Task brief. Could you output the entries from the line with "What is the" through the line with "17.4 meters" as a two-column CSV with the headers entry_text and answer? Give one row per entry, wrap each field in double quotes, and replace line breaks with spaces.
* begin Extracted material *
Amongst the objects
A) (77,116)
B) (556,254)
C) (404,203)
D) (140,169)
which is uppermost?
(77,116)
* end Extracted material *
* begin Extracted material *
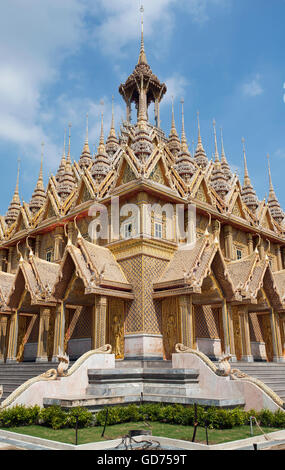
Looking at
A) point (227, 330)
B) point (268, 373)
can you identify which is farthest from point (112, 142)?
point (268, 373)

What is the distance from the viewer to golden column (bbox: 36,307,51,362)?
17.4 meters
* end Extracted material *
Reply to the task.
entry_text,answer
"What is the distance from the viewer to golden column (bbox: 36,307,51,362)?","17.4 meters"